**Selected passage:**
# # #
2.4. Reference Documents#
2.4.1. K230 CanMV Documentation#
Documentation link: Welcome to K230 CanMV’s documentation! — K230 CanMV 文档 (canaan-creative.com)
2.4.2. Ulab Library Support#
Link: ulab – Manipulate numeric data similar to numpy — Adafruit CircuitPython 9.1.0-beta.3 documentation
3. AI Demo#
Note
To run the above demos on the K230D chip development board, you need to change the display_mode in __main__ to lcd to adapt to the display output. Additionally, you need to reduce the resolution as per the comments. Some demos may not run on the K230D, please refer to the table above for details.
Please download the latest version of the firmware according to your development board type from the K230 MicroPython Image Download List and K230D MicroPython Image Download List and complete the burning process. For burning instructions, please refer to the documentation: Burn Firmware.
After the image burning is complete, connect the IDE. For IDE usage instructions, refer to the documentation: How to Use IDE.
3.1 Dynamic Gesture Recognition#
3.1.1 Demo Description#
Dynamic gesture recognition implements the recognition of five dynamic gestures, which include: waving up, waving down, waving left, waving right, and pinching with fingers.
3.1.2 Code#
Open the IDE, select File -> Open File, and choose the corresponding script according to the following path: This PC -> CanMV -> sdcard -> examples -> 05-AI-Demo -> dynamic_gesture.py. You can refer to the source code displayed in the IDE. Click the run button at the bottom left of the IDE to demonstrate the demo.
3.1.3 Demonstration Effect#
Please point your palm at the camera. After the corresponding direction of the palm appears in the upper left corner of the screen, make actions of waving left, right, up, down, or pinching with five fingers. The recognized action will display the category of the dynamic gesture and mark it with an arrow.
# # #
**Data segment:**
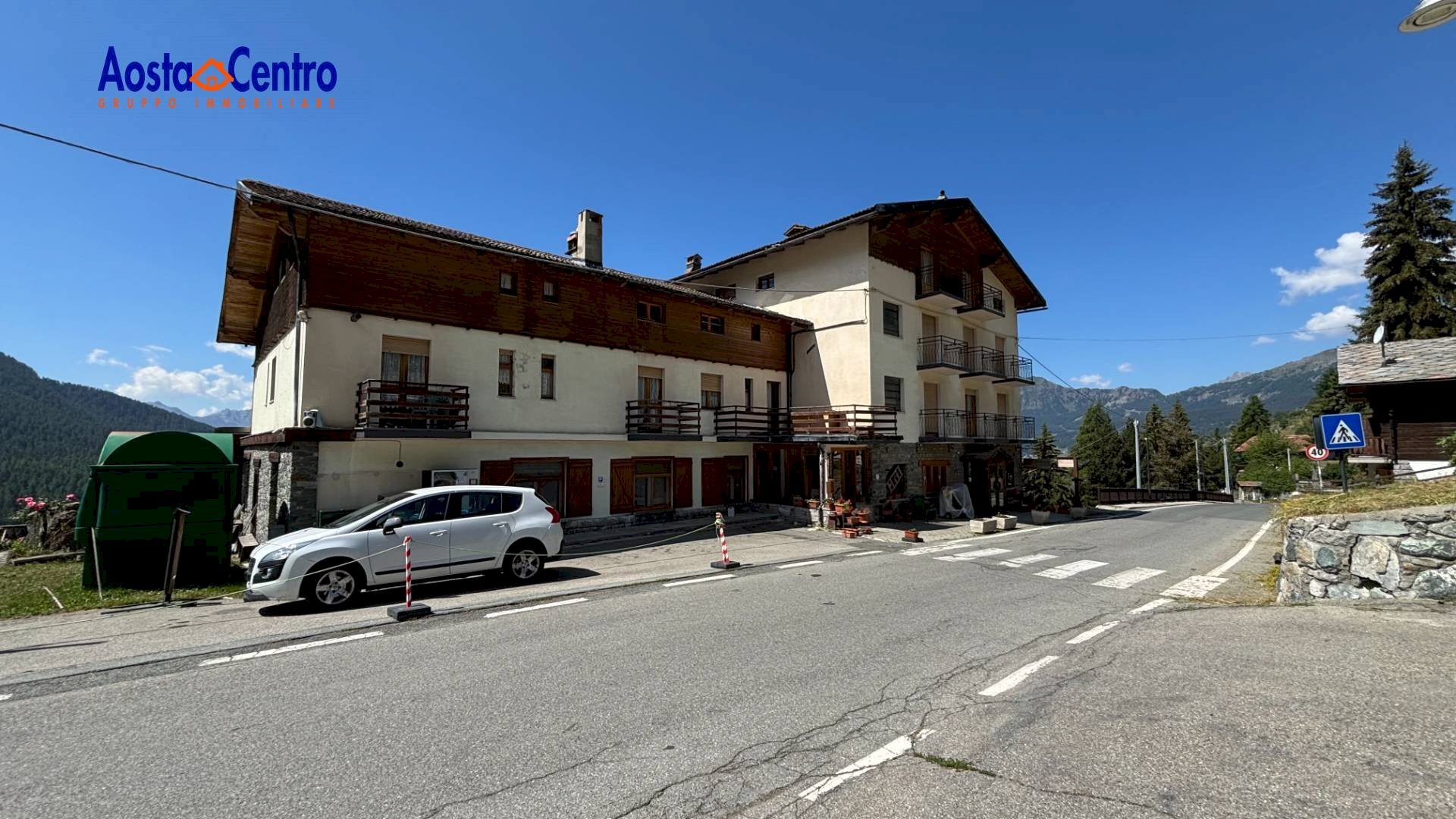 Foto 1 - Hotel Via Artaz
 
8, La Magdeleine - foto 1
# # #
**Required actions:**
(1) Print the passage of the K230 CanMV documentation excerpt starting with "After the image" and going on through "demonstrate the demo.".
(2) Give what follows the last sentence of the K230 CanMV documentation excerpt, continuing it from there.

**Responses:**
(1)
After the image burning is complete, connect the IDE. For IDE usage instructions, refer to the documentation: How to Use IDE.
3.1 Dynamic Gesture Recognition#
3.1.1 Demo Description#
Dynamic gesture recognition implements the recognition of five dynamic gestures, which include: waving up, waving down, waving left, waving right, and pinching with fingers.
3.1.2 Code#
Open the IDE, select File -> Open File, and choose the corresponding script according to the following path: This PC -> CanMV -> sdcard -> examples -> 05-AI-Demo -> dynamic_gesture.py. You can refer to the source code displayed in the IDE. Click the run button at the bottom left of the IDE to demonstrate the demo.

(2)
3.2 Gaze Estimation#
3.2.1 Demo Description#
Gaze estimation predicts the eye gaze direction based on facial features. This application uses a dual-model approach, first performing face detection, then predicting the gaze direction of the detected face, and marking it with an arrow on the screen.
3.2.2 Code#
Open the IDE, select File -> Open File, and choose the corresponding script according to the following path: This PC -> CanMV -> sdcard -> examples -> 05-AI-Demo -> eye_gaze.py. You can refer to the source code displayed in the IDE. Click the run button at the bottom left of the IDE to demonstrate the demo.
3.2.3 Demonstration Effect#
The original image is as follows:
Here, the demonstration effect is given using the 01studio LCD screen (800*480) as an example. Please change the display_mode in the __main__ function to lcd and run it. The HDMI effect is similar.
3.3 Face Detection#
3.3.1 Demo Description#
The face detection application detects every face in the video and marks it with a detection box, while also marking the five key points of each face: left eyeball, right eyeball, nose tip, left mouth corner, and right mouth corner.
3.3.2 Code#
Open the IDE, select File -> Open File, and choose the corresponding script according to the following path: This PC -> CanMV -> sdcard -> examples -> 05-AI-Demo -> face_detection.py. You can refer to the source code displayed in the IDE. Click the run button at the bottom left of the IDE to demonstrate the demo.
3.3.3 Demonstration Effect#
The original image is as follows:
Here, the demonstration effect is given using the 01studio LCD screen (800*480) as an example. Please change the display_mode in the __main__ function to lcd and run it. The HDMI effect is similar.
3.4 Facial Key Points#
3.4.1 Demo Description#
The facial key points application is a dual-model application. First, it performs face detection on each frame of the video, then recognizes 106 key points for each detected face, and draws the contours of the face, mouth, eyes, nose, and eyebrow regions based on these key points.
3.4.2 Code#
Open the IDE, select File -> Open File, and choose the corresponding script according to the following path: This PC -> CanMV -> sdcard -> examples -> 05-AI-Demo -> face_landmark.py. You can refer to the source code displayed in the IDE. Click the run button at the bottom left of the IDE to demonstrate the demo.
3.4.3 Demonstration Effect#
The original image is as follows:
Here, the demonstration effect is given using the 01studio LCD screen (800*480) as an example. Please change the display_mode in the __main__ function to lcd and run it. The HDMI effect is similar.
3.5 Face 3D Mesh#
3.5.1 Demo Description#
The face 3D mesh is a multi-model application. First, it performs face detection on each frame of the video, then uses a face alignment model (3DDFA, 3D Dense Face Alignment) for face alignment, and finally uses a face mesh model for face 3D mesh reconstruction to obtain the mesh of each face in the image.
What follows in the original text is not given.